Date: Mon, 2 Nov 2009 16:05:34 +0000
From: Mel Gorman <mel@csn.ul.ie>
To: Andrew Morton <akpm@linux-foundation.org>
Cc: stable@kernel.org, linux-kernel@vger.kernel.org,
       "linux-mm@kvack.org" <linux-mm@kvack.org>,
       Frans Pop <elendil@planet.nl>, Jiri Kosina <jkosina@suse.cz>,
       Sven Geggus <lists@fuchsschwanzdomain.de>,
       Karol Lewandowski <karol.k.lewandowski@gmail.com>,
       Tobias Oetiker <tobi@oetiker.ch>,
       KOSAKI Motohiro <kosaki.motohiro@jp.fujitsu.com>,
       Pekka Enberg <penberg@cs.helsinki.fi>, Rik van Riel <riel@redhat.com>,
       Christoph Lameter <cl@linux-foundation.org>,
       Stephan von Krawczynski <skraw@ithnet.com>,
       Kernel Testers List <kernel-testers@vger.kernel.org>
Subject: Re: [PATCH 3/3] vmscan: Force kswapd to take notice faster when
	high-order watermarks are being hit
Message-ID: <20091102160534.GA22046@csn.ul.ie>
References: <1256650833-15516-1-git-send-email-mel@csn.ul.ie> <1256650833-15516-4-git-send-email-mel@csn.ul.ie> <20091027131905.410ec04a.akpm@linux-foundation.org> <20091028102936.GS8900@csn.ul.ie> <20091028124756.7af44b6b.akpm@linux-foundation.org>
MIME-Version: 1.0
Content-Type: text/plain; charset=iso-8859-15
Content-Disposition: inline
In-Reply-To: <20091028124756.7af44b6b.akpm@linux-foundation.org>
User-Agent: Mutt/1.5.17+20080114 (2008-01-14)
Sender: linux-kernel-owner@vger.kernel.org
Content-Length: 8266
Lines: 210

On Wed, Oct 28, 2009 at 12:47:56PM -0700, Andrew Morton wrote:
> On Wed, 28 Oct 2009 10:29:36 +0000
> Mel Gorman <mel@csn.ul.ie> wrote:
> 
> > On Tue, Oct 27, 2009 at 01:19:05PM -0700, Andrew Morton wrote:
> > > On Tue, 27 Oct 2009 13:40:33 +0000
> > > Mel Gorman <mel@csn.ul.ie> wrote:
> > > 
> > > > When a high-order allocation fails, kswapd is kicked so that it reclaims
> > > > at a higher-order to avoid direct reclaimers stall and to help GFP_ATOMIC
> > > > allocations.

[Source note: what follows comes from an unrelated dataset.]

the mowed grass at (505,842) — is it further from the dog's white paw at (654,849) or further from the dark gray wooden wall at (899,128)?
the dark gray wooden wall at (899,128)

Something has changed in recent kernels that affect the timing
> > > > where high-order GFP_ATOMIC allocations are now failing with more frequency,
> > > > particularly under pressure. This patch forces kswapd to notice sooner that
> > > > high-order allocations are occuring.
> > > > 
> > > 
> > > "something has changed"?  Shouldn't we find out what that is?
> > > 
> > 
> > We've been trying but the answer right now is "lots". There were some
> > changes in the allocator itself which were unintentional and fixed in
> > patches 1 and 2 of this series. The two other major changes are
> > 
> > iwlagn is now making high order GFP_ATOMIC allocations which didn't
> > help. This is being addressed separetly and I believe the relevant
> > patches are now in mainline.
> > 
> > The other major change appears to be in page writeback. Reverting
> > commits 373c0a7e + 8aa7e847 significantly helps one bug reporter but
> > it's still unknown as to why that is.
> 
> Peculiar.  Those changes are fairly remote from large-order-GFP_ATOMIC
> allocations.
> 

Indeed. The significance of the patch seems to be how long and how often
processes sleep in the page allocator and what kswapd is doing.

> > ...
> >
> > Wireless drivers in particularly seem to be very
> > high-order GFP_ATOMIC happy.
> 
> It would be nice if we could find a way of preventing people from
> attempting high-order atomic allocations in the first place - it's a bit
> of a trap.
> 

True.

> Maybe add a runtime warning which is suppressable by GFP_NOWARN (or a
> new flag), then either fix existing callers or, after review, add the
> flag.
> 
> Of course, this might just end up with people adding these hopeless
> allocation attempts and just setting the nowarn flag :(
> 

That's the difficulty but we should consider adding such warnings or
maintaining in-kernel the unique GFP_ATOMIC callers and their frequency.
It would require a lot of monitoring though and a fair amount of stick
beatings to get the callers corrected.

> > > If one where to whack a printk in that `if' block, how often would it
> > > trigger, and under what circumstances?
> > 
> > I don't know the frequency. The circumstances are "under load" when
> > there are drivers depending on high-order allocations but the
> > reproduction cases are unreliable.
> > 
> > Do you want me to slap together a patch that adds a vmstat counter for
> > this? I can then ask future bug reporters to examine that counter and see
> > if it really is a major factor for a lot of people or not.
> 
> Something like that, if it will help us understand what's going on.  I
> don't see a permanent need for that instrumentation but while this
> problem is still in the research stage, sure, lard it up with debug
> stuff?
> 

I have a candidate patch below. One of the reasons it took so long to
get out is what I found on the way developing the patch. I had added a
debugging patch to printk what kswapd was doing. One massive difference I
noted was that in 2.6.30 kswapd often went to sleep for 25 jiffies (HZ/10)
in balance_pgdat(). In 2.6.31 and particularly in mainline, it sleeps less
and for shorter intervals. When the sleep interval is low, kswapd notices
the watermarks are ok and goes back to sleep far quicker than 2.6.30
did.

One consequence of this is that kswapd is going back to sleep just as the
high watermark is clear but if it had slept for longer it would have found
that the zone quickly went back below the high watermark due to parallel
allocators. i.e. in 2.6.30, kswapd worked for longer than current mainline.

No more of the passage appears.